Extracted text:
About Per Se
Thomas Keller opened Per Se in 2004 as his New York answer to The French Laundry, and the blue door on the fourth floor of the Deutsche Bank Center at Columbus Circle has been a pilgrimage destination ever since. Three Michelin stars. Nine courses. A view across Central Park that makes the whole of New York feel like your private garden.
Keller's philosophy — "finesse over force" — is evident in every component. The famous Oysters and Pearls: a sabayon of pearl tapioca with Island Creek oysters and ossetra caviar, a dish so precisely constructed it has become part of New York's culinary vocabulary. The Salad of Petite Lettuces. The Moulard Duck Foie Gras. The pastry kitchen producing gossamer confections that arrive as a separate act at the meal's end. At $425 per person for the tasting menu, you are buying a fully choreographed performance — and the performance has never been accused of underdelivering.

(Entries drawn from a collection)
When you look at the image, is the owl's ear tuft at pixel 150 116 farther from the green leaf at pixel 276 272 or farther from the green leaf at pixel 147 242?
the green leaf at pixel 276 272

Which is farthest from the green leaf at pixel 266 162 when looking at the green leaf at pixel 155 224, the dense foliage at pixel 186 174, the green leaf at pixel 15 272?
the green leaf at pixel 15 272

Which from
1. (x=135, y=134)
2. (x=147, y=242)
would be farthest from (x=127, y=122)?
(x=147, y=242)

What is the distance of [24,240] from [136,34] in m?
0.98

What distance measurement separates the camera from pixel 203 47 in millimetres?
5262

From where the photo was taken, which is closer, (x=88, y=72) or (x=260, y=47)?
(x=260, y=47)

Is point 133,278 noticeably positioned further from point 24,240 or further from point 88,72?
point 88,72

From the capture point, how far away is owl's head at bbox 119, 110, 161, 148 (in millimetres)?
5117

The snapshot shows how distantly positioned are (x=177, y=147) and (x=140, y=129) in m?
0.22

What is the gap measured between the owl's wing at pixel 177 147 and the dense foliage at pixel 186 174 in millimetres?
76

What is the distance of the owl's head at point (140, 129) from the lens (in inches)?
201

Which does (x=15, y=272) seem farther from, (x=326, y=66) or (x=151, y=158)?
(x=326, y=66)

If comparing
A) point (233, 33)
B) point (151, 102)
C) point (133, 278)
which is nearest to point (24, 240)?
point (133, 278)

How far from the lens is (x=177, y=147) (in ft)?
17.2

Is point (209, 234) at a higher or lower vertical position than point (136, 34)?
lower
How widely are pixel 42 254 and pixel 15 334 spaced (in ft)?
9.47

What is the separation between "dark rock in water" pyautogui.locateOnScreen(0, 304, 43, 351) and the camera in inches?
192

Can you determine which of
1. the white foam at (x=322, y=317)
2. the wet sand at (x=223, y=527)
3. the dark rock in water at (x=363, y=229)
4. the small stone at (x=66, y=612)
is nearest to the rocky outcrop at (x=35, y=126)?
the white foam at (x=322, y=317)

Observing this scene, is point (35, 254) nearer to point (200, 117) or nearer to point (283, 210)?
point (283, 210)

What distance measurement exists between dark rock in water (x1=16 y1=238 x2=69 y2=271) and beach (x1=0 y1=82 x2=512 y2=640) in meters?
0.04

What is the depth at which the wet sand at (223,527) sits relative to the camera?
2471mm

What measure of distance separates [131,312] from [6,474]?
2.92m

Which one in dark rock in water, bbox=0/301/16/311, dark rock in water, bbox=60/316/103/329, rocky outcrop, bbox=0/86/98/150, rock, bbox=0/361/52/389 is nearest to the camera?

Assignment A: Update the stretch of the Per Se text from "Keller's philosophy —" through "accused of underdelivering.", changing "gossamer" to "delicate".
Assignment B: Take the text about Per Se further, starting after its final sentence.

Task output A:
Keller's philosophy — "finesse over force" — is evident in every component. The famous Oysters and Pearls: a sabayon of pearl tapioca with Island Creek oysters and ossetra caviar, a dish so precisely constructed it has become part of New York's culinary vocabulary. The Salad of Petite Lettuces. The Moulard Duck Foie Gras. The pastry kitchen producing delicate confections that arrive as a separate act at the meal's end. At $425 per person for the tasting menu, you are buying a fully choreographed performance — and the performance has never been accused of underdelivering.

Task output B:
The room itself is the point. Designed by Adam D. Tihany, it gives the impression of being larger and more intimate simultaneously. Booths along the window seat two in cinematic privacy. The city spreads below, indifferent, enormous — and you sit above it, deliberately, with whomever matters most.
Service at Per Se is the gold standard against which New York hospitality has been measured for twenty years. Plates arrive and depart without sound. Needs are anticipated before they are spoken. The sommelier manages the cellar — one of America's most serious — with effortless authority and genuine joy.